▸ **TEXT FOR ANALYSIS**
Bowman's membrane a thin layer of basement membrane between the outer layer of stratified epithelium and the substantia propria of the cornea.
Bruch's membrane the inner layer of the choroid, separating it from the pigmented layer of the retina.
cell membrane plasma membrane.
decidual m's (deciduous m's) decidua.
Descemet's membrane the posterior lining membrane of the cornea; it is a thin hyaline membrane between the substantia propria and the endothelial layer of the cornea.
diphtheritic membrane the peculiar false membrane characteristic of diphtheria, formed by coagulation necrosis.
drum membrane tympanic membrane.
epiretinal membrane a pathologic membrane partially covering the surface of the retina, probably originating chiefly from the retinal pigment epithelial and glial cells; membranes peripheral to the macula are generally asymptomatic, while those involving the macula or adjacent to it may cause reduction in vision, visual distortion, and diplopia.
extraembryonic m's those that protect the embryo or fetus and provide for its nutrition, respiration, and excretion; the yolk sac (umbilical vesicle), allantois, amnion, chorion, decidua, and placenta. Called also fetal membranes.
false membrane a membranous exudate, such as the diphtheritic membrane; called also neomembrane.
fenestrated membrane one of the perforated elastic sheets of the tunica intima and tunica media of arteries.
hemodialyzer membrane the semipermeable membrane that filters the blood in a hemodialyzer, commonly made of cuprophane, cellulose acetate, polyacrylonitrile, polymethyl methacrylate, or polysulfone.
Henle's membrane fenestrated membrane.
high efficiency membrane a hemodialyzer membrane that has clearance characteristics that increase progressively with increases in dialysis blood flow rates; this usually implies that the membrane is not a high flux membrane.
high flux membrane a hemodialyzer membrane that has a high permeability to fluids and solutes and thus a high rate of clearance of fluids and solutes composed of large molecules.
hyaline membrane
1. a membrane between the outer root sheath and inner fibrous layer of a hair follicle.
3. a homogeneous eosinophilic membrane lining alveolar ducts and alveoli, frequently found at autopsy of infants that were preterm. See also hyaline membrane disease.

▸ **SOURCE INFORMATION**

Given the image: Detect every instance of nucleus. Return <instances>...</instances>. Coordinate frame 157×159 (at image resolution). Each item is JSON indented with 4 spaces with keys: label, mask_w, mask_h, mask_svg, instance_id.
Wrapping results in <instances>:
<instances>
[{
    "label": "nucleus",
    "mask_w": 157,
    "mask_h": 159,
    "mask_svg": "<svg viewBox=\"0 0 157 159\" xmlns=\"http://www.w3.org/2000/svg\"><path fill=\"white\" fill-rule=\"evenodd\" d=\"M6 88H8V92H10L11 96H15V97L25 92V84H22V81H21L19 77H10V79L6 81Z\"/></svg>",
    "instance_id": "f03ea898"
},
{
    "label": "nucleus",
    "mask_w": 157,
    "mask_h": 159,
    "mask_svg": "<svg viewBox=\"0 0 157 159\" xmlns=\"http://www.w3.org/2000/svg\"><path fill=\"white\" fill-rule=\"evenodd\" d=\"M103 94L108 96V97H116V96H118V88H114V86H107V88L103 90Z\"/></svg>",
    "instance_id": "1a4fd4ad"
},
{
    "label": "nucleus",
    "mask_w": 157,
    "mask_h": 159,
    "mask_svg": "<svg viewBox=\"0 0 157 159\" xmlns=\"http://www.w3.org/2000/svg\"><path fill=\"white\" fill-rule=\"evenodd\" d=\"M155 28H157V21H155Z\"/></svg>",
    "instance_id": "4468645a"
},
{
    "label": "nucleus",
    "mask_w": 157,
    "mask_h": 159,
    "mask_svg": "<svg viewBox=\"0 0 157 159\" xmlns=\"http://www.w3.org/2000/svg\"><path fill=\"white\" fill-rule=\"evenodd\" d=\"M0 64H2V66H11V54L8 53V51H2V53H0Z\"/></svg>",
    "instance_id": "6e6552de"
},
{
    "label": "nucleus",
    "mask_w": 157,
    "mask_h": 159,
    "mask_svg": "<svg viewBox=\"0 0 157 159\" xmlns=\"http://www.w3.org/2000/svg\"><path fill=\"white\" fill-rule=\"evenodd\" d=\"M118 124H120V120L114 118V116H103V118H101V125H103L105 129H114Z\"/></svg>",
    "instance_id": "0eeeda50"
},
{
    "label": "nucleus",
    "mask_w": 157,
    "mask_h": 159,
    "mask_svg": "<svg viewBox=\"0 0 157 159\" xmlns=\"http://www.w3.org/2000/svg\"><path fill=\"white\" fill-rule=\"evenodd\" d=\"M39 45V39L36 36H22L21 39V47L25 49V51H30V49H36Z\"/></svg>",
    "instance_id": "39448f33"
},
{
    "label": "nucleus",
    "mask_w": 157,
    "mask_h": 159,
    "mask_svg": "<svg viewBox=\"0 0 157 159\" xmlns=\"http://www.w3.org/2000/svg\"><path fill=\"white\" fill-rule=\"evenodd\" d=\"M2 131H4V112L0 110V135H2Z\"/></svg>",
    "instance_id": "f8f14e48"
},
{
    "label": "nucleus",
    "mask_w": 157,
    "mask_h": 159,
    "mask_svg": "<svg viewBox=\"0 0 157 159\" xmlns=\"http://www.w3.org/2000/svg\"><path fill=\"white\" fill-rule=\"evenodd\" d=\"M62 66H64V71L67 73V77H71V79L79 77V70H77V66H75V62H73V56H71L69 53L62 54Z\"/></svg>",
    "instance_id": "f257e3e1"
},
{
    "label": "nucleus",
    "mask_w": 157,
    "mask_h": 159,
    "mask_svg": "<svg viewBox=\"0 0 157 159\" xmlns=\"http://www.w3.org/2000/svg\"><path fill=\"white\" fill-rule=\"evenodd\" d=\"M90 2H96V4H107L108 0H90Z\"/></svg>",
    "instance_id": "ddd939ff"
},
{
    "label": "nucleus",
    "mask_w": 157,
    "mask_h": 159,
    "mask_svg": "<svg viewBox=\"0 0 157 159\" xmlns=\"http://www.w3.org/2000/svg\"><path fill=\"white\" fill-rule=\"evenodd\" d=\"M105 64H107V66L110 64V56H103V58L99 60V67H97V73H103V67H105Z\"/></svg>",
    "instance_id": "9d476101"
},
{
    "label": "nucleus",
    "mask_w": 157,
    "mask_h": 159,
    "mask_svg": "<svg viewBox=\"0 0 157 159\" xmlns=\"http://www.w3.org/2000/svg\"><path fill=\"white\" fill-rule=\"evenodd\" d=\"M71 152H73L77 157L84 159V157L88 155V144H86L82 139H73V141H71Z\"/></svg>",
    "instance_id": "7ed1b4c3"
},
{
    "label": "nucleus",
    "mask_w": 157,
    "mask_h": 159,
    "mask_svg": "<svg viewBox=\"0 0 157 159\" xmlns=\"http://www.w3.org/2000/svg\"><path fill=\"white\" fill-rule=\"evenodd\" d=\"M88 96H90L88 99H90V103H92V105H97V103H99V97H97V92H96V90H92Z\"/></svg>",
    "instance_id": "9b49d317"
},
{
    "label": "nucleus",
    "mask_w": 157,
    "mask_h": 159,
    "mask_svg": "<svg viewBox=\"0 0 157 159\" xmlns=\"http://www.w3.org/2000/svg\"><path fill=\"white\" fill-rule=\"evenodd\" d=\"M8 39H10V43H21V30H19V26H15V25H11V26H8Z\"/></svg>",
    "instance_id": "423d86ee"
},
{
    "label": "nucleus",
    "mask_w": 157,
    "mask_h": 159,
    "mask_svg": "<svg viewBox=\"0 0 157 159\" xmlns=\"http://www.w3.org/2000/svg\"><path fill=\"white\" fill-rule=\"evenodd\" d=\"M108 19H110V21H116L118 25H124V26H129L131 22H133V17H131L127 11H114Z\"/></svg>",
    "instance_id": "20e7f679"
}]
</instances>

▸ **THE TASK**
Return everything in the membrane glossary from "high efficiency membrane" down to "of large molecules.", word for word.

▸ **ANSWER TO THIS TASK**
high efficiency membrane a hemodialyzer membrane that has clearance characteristics that increase progressively with increases in dialysis blood flow rates; this usually implies that the membrane is not a high flux membrane.
high flux membrane a hemodialyzer membrane that has a high permeability to fluids and solutes and thus a high rate of clearance of fluids and solutes composed of large molecules.